Die Entwicklung bezüglich Zuverlässigkeit und Reichweite ist aktuell rasant – die jetzt neu angebotenen Autos sind den Gebrauchten in vielerlei Hinsicht überlegen.
Autohändler Bernfried Mohr aus Neuwied
Aus der Sicht von Mohr sprechen die günstigen Preise für diese Autos: Sie liegen nach dieser Zeit schon etwa 45 Prozent unter dem Neupreis. Das hat nachvollziehbare Gründe: „Die Entwicklung bezüglich Zuverlässigkeit und Reichweite ist aktuell rasant – die jetzt neu angebotenen Autos sind den Gebrauchten in vielerlei Hinsicht überlegen“, sagt Mohr. Er wünscht sich, dass es mehr Möglichkeiten gibt, die Elektrofahrzeuge überprüfen zu lassen. Grundsätzlich bietet der TÜV die Möglichkeit an, den Zustand von Akkus zu testen, allerdings nicht an allen Standorten und dann mit mehrwöchigen Wartezeiten.

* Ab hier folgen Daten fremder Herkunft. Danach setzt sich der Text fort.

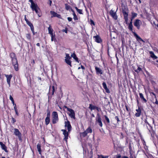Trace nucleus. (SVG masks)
Returning <instances> with one entry per match:
<instances>
[{"label":"nucleus","instance_id":"f257e3e1","mask_svg":"<svg viewBox=\"0 0 158 158\" xmlns=\"http://www.w3.org/2000/svg\"><path fill=\"white\" fill-rule=\"evenodd\" d=\"M10 56L11 58L12 64L14 66V69L16 71H17L19 70L18 67V64L15 54L14 53H12L10 54Z\"/></svg>","mask_w":158,"mask_h":158},{"label":"nucleus","instance_id":"f03ea898","mask_svg":"<svg viewBox=\"0 0 158 158\" xmlns=\"http://www.w3.org/2000/svg\"><path fill=\"white\" fill-rule=\"evenodd\" d=\"M59 121V118L57 113L56 111H53L52 114V122L53 124H55Z\"/></svg>","mask_w":158,"mask_h":158},{"label":"nucleus","instance_id":"7ed1b4c3","mask_svg":"<svg viewBox=\"0 0 158 158\" xmlns=\"http://www.w3.org/2000/svg\"><path fill=\"white\" fill-rule=\"evenodd\" d=\"M92 129L90 127H89L88 128L83 132H81L80 133V136L83 137H85L89 133H92Z\"/></svg>","mask_w":158,"mask_h":158},{"label":"nucleus","instance_id":"20e7f679","mask_svg":"<svg viewBox=\"0 0 158 158\" xmlns=\"http://www.w3.org/2000/svg\"><path fill=\"white\" fill-rule=\"evenodd\" d=\"M64 108L65 109H66L68 111L70 112V113L69 114V115L71 118H73L74 119H76V117L75 116V113L73 109L69 108L67 106H64Z\"/></svg>","mask_w":158,"mask_h":158},{"label":"nucleus","instance_id":"39448f33","mask_svg":"<svg viewBox=\"0 0 158 158\" xmlns=\"http://www.w3.org/2000/svg\"><path fill=\"white\" fill-rule=\"evenodd\" d=\"M14 133L18 137L20 140H21V137L22 134L18 129L15 128L14 129Z\"/></svg>","mask_w":158,"mask_h":158},{"label":"nucleus","instance_id":"423d86ee","mask_svg":"<svg viewBox=\"0 0 158 158\" xmlns=\"http://www.w3.org/2000/svg\"><path fill=\"white\" fill-rule=\"evenodd\" d=\"M142 24L141 21L139 19H136L134 22V25L138 29H140V26Z\"/></svg>","mask_w":158,"mask_h":158},{"label":"nucleus","instance_id":"0eeeda50","mask_svg":"<svg viewBox=\"0 0 158 158\" xmlns=\"http://www.w3.org/2000/svg\"><path fill=\"white\" fill-rule=\"evenodd\" d=\"M96 122L98 123L99 125L101 127L102 126V123L101 121V118L98 113L97 114L96 118Z\"/></svg>","mask_w":158,"mask_h":158},{"label":"nucleus","instance_id":"6e6552de","mask_svg":"<svg viewBox=\"0 0 158 158\" xmlns=\"http://www.w3.org/2000/svg\"><path fill=\"white\" fill-rule=\"evenodd\" d=\"M50 13L51 15V17H57L58 18H61V15L53 11H51Z\"/></svg>","mask_w":158,"mask_h":158},{"label":"nucleus","instance_id":"1a4fd4ad","mask_svg":"<svg viewBox=\"0 0 158 158\" xmlns=\"http://www.w3.org/2000/svg\"><path fill=\"white\" fill-rule=\"evenodd\" d=\"M110 14L114 19H117V16L116 14V11L111 10L110 12Z\"/></svg>","mask_w":158,"mask_h":158},{"label":"nucleus","instance_id":"9d476101","mask_svg":"<svg viewBox=\"0 0 158 158\" xmlns=\"http://www.w3.org/2000/svg\"><path fill=\"white\" fill-rule=\"evenodd\" d=\"M5 76L6 78V81L8 84L9 85V87L10 86V80L12 77V75H5Z\"/></svg>","mask_w":158,"mask_h":158},{"label":"nucleus","instance_id":"9b49d317","mask_svg":"<svg viewBox=\"0 0 158 158\" xmlns=\"http://www.w3.org/2000/svg\"><path fill=\"white\" fill-rule=\"evenodd\" d=\"M61 131H63V134L64 136V139L67 142V139H68V132L66 131L65 130L62 129L61 130Z\"/></svg>","mask_w":158,"mask_h":158},{"label":"nucleus","instance_id":"f8f14e48","mask_svg":"<svg viewBox=\"0 0 158 158\" xmlns=\"http://www.w3.org/2000/svg\"><path fill=\"white\" fill-rule=\"evenodd\" d=\"M65 126L66 127H67L69 131L71 128V126L70 125V123L69 121L65 122Z\"/></svg>","mask_w":158,"mask_h":158},{"label":"nucleus","instance_id":"ddd939ff","mask_svg":"<svg viewBox=\"0 0 158 158\" xmlns=\"http://www.w3.org/2000/svg\"><path fill=\"white\" fill-rule=\"evenodd\" d=\"M31 8L32 9V10L35 11L37 10H40V8L38 6L36 3L30 6Z\"/></svg>","mask_w":158,"mask_h":158},{"label":"nucleus","instance_id":"4468645a","mask_svg":"<svg viewBox=\"0 0 158 158\" xmlns=\"http://www.w3.org/2000/svg\"><path fill=\"white\" fill-rule=\"evenodd\" d=\"M55 91V87L54 85L50 86L49 89V93L52 94V95H53Z\"/></svg>","mask_w":158,"mask_h":158},{"label":"nucleus","instance_id":"2eb2a0df","mask_svg":"<svg viewBox=\"0 0 158 158\" xmlns=\"http://www.w3.org/2000/svg\"><path fill=\"white\" fill-rule=\"evenodd\" d=\"M145 122L147 129L149 130V131L150 132L151 130L152 129V127L149 123L147 122V120H145Z\"/></svg>","mask_w":158,"mask_h":158},{"label":"nucleus","instance_id":"dca6fc26","mask_svg":"<svg viewBox=\"0 0 158 158\" xmlns=\"http://www.w3.org/2000/svg\"><path fill=\"white\" fill-rule=\"evenodd\" d=\"M136 111L137 112L135 114V116L136 117H139L140 116L141 113V109L139 107L138 109L136 110Z\"/></svg>","mask_w":158,"mask_h":158},{"label":"nucleus","instance_id":"f3484780","mask_svg":"<svg viewBox=\"0 0 158 158\" xmlns=\"http://www.w3.org/2000/svg\"><path fill=\"white\" fill-rule=\"evenodd\" d=\"M102 85L103 88L106 90V92L107 93H109L110 91L109 89L107 88L106 83L105 82H103Z\"/></svg>","mask_w":158,"mask_h":158},{"label":"nucleus","instance_id":"a211bd4d","mask_svg":"<svg viewBox=\"0 0 158 158\" xmlns=\"http://www.w3.org/2000/svg\"><path fill=\"white\" fill-rule=\"evenodd\" d=\"M134 35L136 37V39L138 41H142L143 42H144V41H143L137 34L135 33L134 34Z\"/></svg>","mask_w":158,"mask_h":158},{"label":"nucleus","instance_id":"6ab92c4d","mask_svg":"<svg viewBox=\"0 0 158 158\" xmlns=\"http://www.w3.org/2000/svg\"><path fill=\"white\" fill-rule=\"evenodd\" d=\"M94 38L95 39V41L97 43H100L102 41L101 39L98 35L94 36Z\"/></svg>","mask_w":158,"mask_h":158},{"label":"nucleus","instance_id":"aec40b11","mask_svg":"<svg viewBox=\"0 0 158 158\" xmlns=\"http://www.w3.org/2000/svg\"><path fill=\"white\" fill-rule=\"evenodd\" d=\"M95 69L96 71V73L97 74H102V71L100 69L96 67L95 68Z\"/></svg>","mask_w":158,"mask_h":158},{"label":"nucleus","instance_id":"412c9836","mask_svg":"<svg viewBox=\"0 0 158 158\" xmlns=\"http://www.w3.org/2000/svg\"><path fill=\"white\" fill-rule=\"evenodd\" d=\"M71 59L65 58V63L69 65L70 67H72L71 61L70 60Z\"/></svg>","mask_w":158,"mask_h":158},{"label":"nucleus","instance_id":"4be33fe9","mask_svg":"<svg viewBox=\"0 0 158 158\" xmlns=\"http://www.w3.org/2000/svg\"><path fill=\"white\" fill-rule=\"evenodd\" d=\"M0 145L1 146V147L2 149L3 150H4L6 152H7L6 147L5 145L2 142H0Z\"/></svg>","mask_w":158,"mask_h":158},{"label":"nucleus","instance_id":"5701e85b","mask_svg":"<svg viewBox=\"0 0 158 158\" xmlns=\"http://www.w3.org/2000/svg\"><path fill=\"white\" fill-rule=\"evenodd\" d=\"M149 54L151 55V57L154 59H157V57L154 54L152 51H150Z\"/></svg>","mask_w":158,"mask_h":158},{"label":"nucleus","instance_id":"b1692460","mask_svg":"<svg viewBox=\"0 0 158 158\" xmlns=\"http://www.w3.org/2000/svg\"><path fill=\"white\" fill-rule=\"evenodd\" d=\"M139 97H140V98H141V99L143 100L144 102H145V103L146 102H147V101L146 99H145L144 98V97L143 96V94L142 93H140L139 94Z\"/></svg>","mask_w":158,"mask_h":158},{"label":"nucleus","instance_id":"393cba45","mask_svg":"<svg viewBox=\"0 0 158 158\" xmlns=\"http://www.w3.org/2000/svg\"><path fill=\"white\" fill-rule=\"evenodd\" d=\"M48 31L49 33L52 35V34H53V30L52 28H51V27L50 25L49 26V27L48 28Z\"/></svg>","mask_w":158,"mask_h":158},{"label":"nucleus","instance_id":"a878e982","mask_svg":"<svg viewBox=\"0 0 158 158\" xmlns=\"http://www.w3.org/2000/svg\"><path fill=\"white\" fill-rule=\"evenodd\" d=\"M97 108V106L92 105L91 104H89V108L91 110L96 109Z\"/></svg>","mask_w":158,"mask_h":158},{"label":"nucleus","instance_id":"bb28decb","mask_svg":"<svg viewBox=\"0 0 158 158\" xmlns=\"http://www.w3.org/2000/svg\"><path fill=\"white\" fill-rule=\"evenodd\" d=\"M37 150L39 152L40 154H41V145L40 144H38L37 146Z\"/></svg>","mask_w":158,"mask_h":158},{"label":"nucleus","instance_id":"cd10ccee","mask_svg":"<svg viewBox=\"0 0 158 158\" xmlns=\"http://www.w3.org/2000/svg\"><path fill=\"white\" fill-rule=\"evenodd\" d=\"M45 124L47 125H48L50 122V117H46L45 119Z\"/></svg>","mask_w":158,"mask_h":158},{"label":"nucleus","instance_id":"c85d7f7f","mask_svg":"<svg viewBox=\"0 0 158 158\" xmlns=\"http://www.w3.org/2000/svg\"><path fill=\"white\" fill-rule=\"evenodd\" d=\"M137 14L136 13H134V12H132L131 13V19L132 20H133L134 18H135V17H136L137 16Z\"/></svg>","mask_w":158,"mask_h":158},{"label":"nucleus","instance_id":"c756f323","mask_svg":"<svg viewBox=\"0 0 158 158\" xmlns=\"http://www.w3.org/2000/svg\"><path fill=\"white\" fill-rule=\"evenodd\" d=\"M26 37L28 40H31V36L30 34H26Z\"/></svg>","mask_w":158,"mask_h":158},{"label":"nucleus","instance_id":"7c9ffc66","mask_svg":"<svg viewBox=\"0 0 158 158\" xmlns=\"http://www.w3.org/2000/svg\"><path fill=\"white\" fill-rule=\"evenodd\" d=\"M98 158H108V156H103L102 155H98Z\"/></svg>","mask_w":158,"mask_h":158},{"label":"nucleus","instance_id":"2f4dec72","mask_svg":"<svg viewBox=\"0 0 158 158\" xmlns=\"http://www.w3.org/2000/svg\"><path fill=\"white\" fill-rule=\"evenodd\" d=\"M26 23L28 26H29L30 27V28H33V26L31 22H30L29 21H28V22H26Z\"/></svg>","mask_w":158,"mask_h":158},{"label":"nucleus","instance_id":"473e14b6","mask_svg":"<svg viewBox=\"0 0 158 158\" xmlns=\"http://www.w3.org/2000/svg\"><path fill=\"white\" fill-rule=\"evenodd\" d=\"M75 8L79 13L80 14H82V10L78 9L77 7H75Z\"/></svg>","mask_w":158,"mask_h":158},{"label":"nucleus","instance_id":"72a5a7b5","mask_svg":"<svg viewBox=\"0 0 158 158\" xmlns=\"http://www.w3.org/2000/svg\"><path fill=\"white\" fill-rule=\"evenodd\" d=\"M141 71H142V69L139 67H138L137 69L135 70V71L137 73H139Z\"/></svg>","mask_w":158,"mask_h":158},{"label":"nucleus","instance_id":"f704fd0d","mask_svg":"<svg viewBox=\"0 0 158 158\" xmlns=\"http://www.w3.org/2000/svg\"><path fill=\"white\" fill-rule=\"evenodd\" d=\"M65 7L67 10H69L71 8L70 6L67 4H65Z\"/></svg>","mask_w":158,"mask_h":158},{"label":"nucleus","instance_id":"c9c22d12","mask_svg":"<svg viewBox=\"0 0 158 158\" xmlns=\"http://www.w3.org/2000/svg\"><path fill=\"white\" fill-rule=\"evenodd\" d=\"M123 13L124 17H128V14L127 12L126 11H123Z\"/></svg>","mask_w":158,"mask_h":158},{"label":"nucleus","instance_id":"e433bc0d","mask_svg":"<svg viewBox=\"0 0 158 158\" xmlns=\"http://www.w3.org/2000/svg\"><path fill=\"white\" fill-rule=\"evenodd\" d=\"M51 35V37L52 41L53 40L54 41L56 40V39L55 38V35L52 34V35Z\"/></svg>","mask_w":158,"mask_h":158},{"label":"nucleus","instance_id":"4c0bfd02","mask_svg":"<svg viewBox=\"0 0 158 158\" xmlns=\"http://www.w3.org/2000/svg\"><path fill=\"white\" fill-rule=\"evenodd\" d=\"M37 10L35 11V12L38 15L39 17H40L41 16V14L39 12V10Z\"/></svg>","mask_w":158,"mask_h":158},{"label":"nucleus","instance_id":"58836bf2","mask_svg":"<svg viewBox=\"0 0 158 158\" xmlns=\"http://www.w3.org/2000/svg\"><path fill=\"white\" fill-rule=\"evenodd\" d=\"M104 117L105 118V119L106 120L107 123H109L110 122V121L109 119L108 118L106 115H105Z\"/></svg>","mask_w":158,"mask_h":158},{"label":"nucleus","instance_id":"ea45409f","mask_svg":"<svg viewBox=\"0 0 158 158\" xmlns=\"http://www.w3.org/2000/svg\"><path fill=\"white\" fill-rule=\"evenodd\" d=\"M73 12H74V11H73ZM73 19L75 20H77L78 19L77 16V15H76L75 14L74 12H73Z\"/></svg>","mask_w":158,"mask_h":158},{"label":"nucleus","instance_id":"a19ab883","mask_svg":"<svg viewBox=\"0 0 158 158\" xmlns=\"http://www.w3.org/2000/svg\"><path fill=\"white\" fill-rule=\"evenodd\" d=\"M128 28L131 31H133V26L132 25H128Z\"/></svg>","mask_w":158,"mask_h":158},{"label":"nucleus","instance_id":"79ce46f5","mask_svg":"<svg viewBox=\"0 0 158 158\" xmlns=\"http://www.w3.org/2000/svg\"><path fill=\"white\" fill-rule=\"evenodd\" d=\"M65 55H66V56L65 57V58L71 59V56H70L69 54L66 53Z\"/></svg>","mask_w":158,"mask_h":158},{"label":"nucleus","instance_id":"37998d69","mask_svg":"<svg viewBox=\"0 0 158 158\" xmlns=\"http://www.w3.org/2000/svg\"><path fill=\"white\" fill-rule=\"evenodd\" d=\"M77 57V56H76L75 53H73L71 55V58L73 57L74 59V58H75Z\"/></svg>","mask_w":158,"mask_h":158},{"label":"nucleus","instance_id":"c03bdc74","mask_svg":"<svg viewBox=\"0 0 158 158\" xmlns=\"http://www.w3.org/2000/svg\"><path fill=\"white\" fill-rule=\"evenodd\" d=\"M29 1L31 3V6H32L35 4H36L32 0H29Z\"/></svg>","mask_w":158,"mask_h":158},{"label":"nucleus","instance_id":"a18cd8bd","mask_svg":"<svg viewBox=\"0 0 158 158\" xmlns=\"http://www.w3.org/2000/svg\"><path fill=\"white\" fill-rule=\"evenodd\" d=\"M46 117L50 118V111H48Z\"/></svg>","mask_w":158,"mask_h":158},{"label":"nucleus","instance_id":"49530a36","mask_svg":"<svg viewBox=\"0 0 158 158\" xmlns=\"http://www.w3.org/2000/svg\"><path fill=\"white\" fill-rule=\"evenodd\" d=\"M12 119V122L13 123H14L16 122V120L13 117H12L11 118Z\"/></svg>","mask_w":158,"mask_h":158},{"label":"nucleus","instance_id":"de8ad7c7","mask_svg":"<svg viewBox=\"0 0 158 158\" xmlns=\"http://www.w3.org/2000/svg\"><path fill=\"white\" fill-rule=\"evenodd\" d=\"M115 118L116 120H117L118 123V122L120 121L119 118L118 116H115Z\"/></svg>","mask_w":158,"mask_h":158},{"label":"nucleus","instance_id":"09e8293b","mask_svg":"<svg viewBox=\"0 0 158 158\" xmlns=\"http://www.w3.org/2000/svg\"><path fill=\"white\" fill-rule=\"evenodd\" d=\"M124 137V136H123V134L121 133V135L120 136V138L121 139H123Z\"/></svg>","mask_w":158,"mask_h":158},{"label":"nucleus","instance_id":"8fccbe9b","mask_svg":"<svg viewBox=\"0 0 158 158\" xmlns=\"http://www.w3.org/2000/svg\"><path fill=\"white\" fill-rule=\"evenodd\" d=\"M76 61V62H78V63H79V61L78 60V58L77 57H76L75 58H74V59Z\"/></svg>","mask_w":158,"mask_h":158},{"label":"nucleus","instance_id":"3c124183","mask_svg":"<svg viewBox=\"0 0 158 158\" xmlns=\"http://www.w3.org/2000/svg\"><path fill=\"white\" fill-rule=\"evenodd\" d=\"M76 61V62H78V63H79V61L78 60V58L77 57H76L75 58H74V59Z\"/></svg>","mask_w":158,"mask_h":158},{"label":"nucleus","instance_id":"603ef678","mask_svg":"<svg viewBox=\"0 0 158 158\" xmlns=\"http://www.w3.org/2000/svg\"><path fill=\"white\" fill-rule=\"evenodd\" d=\"M14 109L15 111H16L18 110L17 109V108L16 105H15V106H14Z\"/></svg>","mask_w":158,"mask_h":158},{"label":"nucleus","instance_id":"864d4df0","mask_svg":"<svg viewBox=\"0 0 158 158\" xmlns=\"http://www.w3.org/2000/svg\"><path fill=\"white\" fill-rule=\"evenodd\" d=\"M68 20L69 21H71L72 20V19L71 17H68L67 18Z\"/></svg>","mask_w":158,"mask_h":158},{"label":"nucleus","instance_id":"5fc2aeb1","mask_svg":"<svg viewBox=\"0 0 158 158\" xmlns=\"http://www.w3.org/2000/svg\"><path fill=\"white\" fill-rule=\"evenodd\" d=\"M124 19L125 21L127 22L128 20V17H124Z\"/></svg>","mask_w":158,"mask_h":158},{"label":"nucleus","instance_id":"6e6d98bb","mask_svg":"<svg viewBox=\"0 0 158 158\" xmlns=\"http://www.w3.org/2000/svg\"><path fill=\"white\" fill-rule=\"evenodd\" d=\"M10 99L11 101H12L14 100V99L13 98V97H12V96L10 95Z\"/></svg>","mask_w":158,"mask_h":158},{"label":"nucleus","instance_id":"4d7b16f0","mask_svg":"<svg viewBox=\"0 0 158 158\" xmlns=\"http://www.w3.org/2000/svg\"><path fill=\"white\" fill-rule=\"evenodd\" d=\"M135 1H136L137 3L139 4L141 3V1L140 0H135Z\"/></svg>","mask_w":158,"mask_h":158},{"label":"nucleus","instance_id":"13d9d810","mask_svg":"<svg viewBox=\"0 0 158 158\" xmlns=\"http://www.w3.org/2000/svg\"><path fill=\"white\" fill-rule=\"evenodd\" d=\"M63 32H65V33H67L68 32V30L67 28H66L63 31Z\"/></svg>","mask_w":158,"mask_h":158},{"label":"nucleus","instance_id":"bf43d9fd","mask_svg":"<svg viewBox=\"0 0 158 158\" xmlns=\"http://www.w3.org/2000/svg\"><path fill=\"white\" fill-rule=\"evenodd\" d=\"M31 30L32 31V32L33 34H34V26L32 28H31Z\"/></svg>","mask_w":158,"mask_h":158},{"label":"nucleus","instance_id":"052dcab7","mask_svg":"<svg viewBox=\"0 0 158 158\" xmlns=\"http://www.w3.org/2000/svg\"><path fill=\"white\" fill-rule=\"evenodd\" d=\"M24 19L26 22L29 21V20L27 19L26 15H25Z\"/></svg>","mask_w":158,"mask_h":158},{"label":"nucleus","instance_id":"680f3d73","mask_svg":"<svg viewBox=\"0 0 158 158\" xmlns=\"http://www.w3.org/2000/svg\"><path fill=\"white\" fill-rule=\"evenodd\" d=\"M132 19H131V21L130 22V23L129 24V25H132Z\"/></svg>","mask_w":158,"mask_h":158},{"label":"nucleus","instance_id":"e2e57ef3","mask_svg":"<svg viewBox=\"0 0 158 158\" xmlns=\"http://www.w3.org/2000/svg\"><path fill=\"white\" fill-rule=\"evenodd\" d=\"M90 22L91 24H93L94 25V22L92 20H90Z\"/></svg>","mask_w":158,"mask_h":158},{"label":"nucleus","instance_id":"0e129e2a","mask_svg":"<svg viewBox=\"0 0 158 158\" xmlns=\"http://www.w3.org/2000/svg\"><path fill=\"white\" fill-rule=\"evenodd\" d=\"M49 3H48V4H49V5L50 6H51L52 3V1L51 0H49Z\"/></svg>","mask_w":158,"mask_h":158},{"label":"nucleus","instance_id":"69168bd1","mask_svg":"<svg viewBox=\"0 0 158 158\" xmlns=\"http://www.w3.org/2000/svg\"><path fill=\"white\" fill-rule=\"evenodd\" d=\"M150 94H152L153 95H154L155 97L156 98V95L153 92H150Z\"/></svg>","mask_w":158,"mask_h":158},{"label":"nucleus","instance_id":"338daca9","mask_svg":"<svg viewBox=\"0 0 158 158\" xmlns=\"http://www.w3.org/2000/svg\"><path fill=\"white\" fill-rule=\"evenodd\" d=\"M155 103L156 104H158V101L157 100L156 98V102H155Z\"/></svg>","mask_w":158,"mask_h":158},{"label":"nucleus","instance_id":"774afa93","mask_svg":"<svg viewBox=\"0 0 158 158\" xmlns=\"http://www.w3.org/2000/svg\"><path fill=\"white\" fill-rule=\"evenodd\" d=\"M121 157L120 155H118L116 156V157L115 158H120Z\"/></svg>","mask_w":158,"mask_h":158}]
</instances>
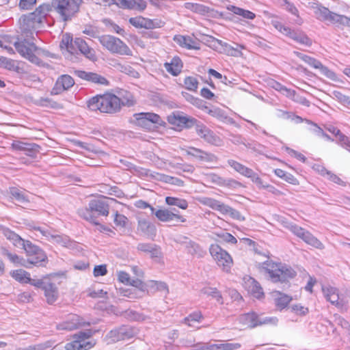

Bernfried Mohr setzt aktuell auf Fahrzeuge, die nicht älter als 2,5 Jahre sind und die unter 20.000 Kilometer gefahren sind. Mit denen hat er bisher keine negativen Erfahrungen gemacht. Sicher ist: Der Markt wird sich ändern – wie schnell das geht, muss sich noch zeigen.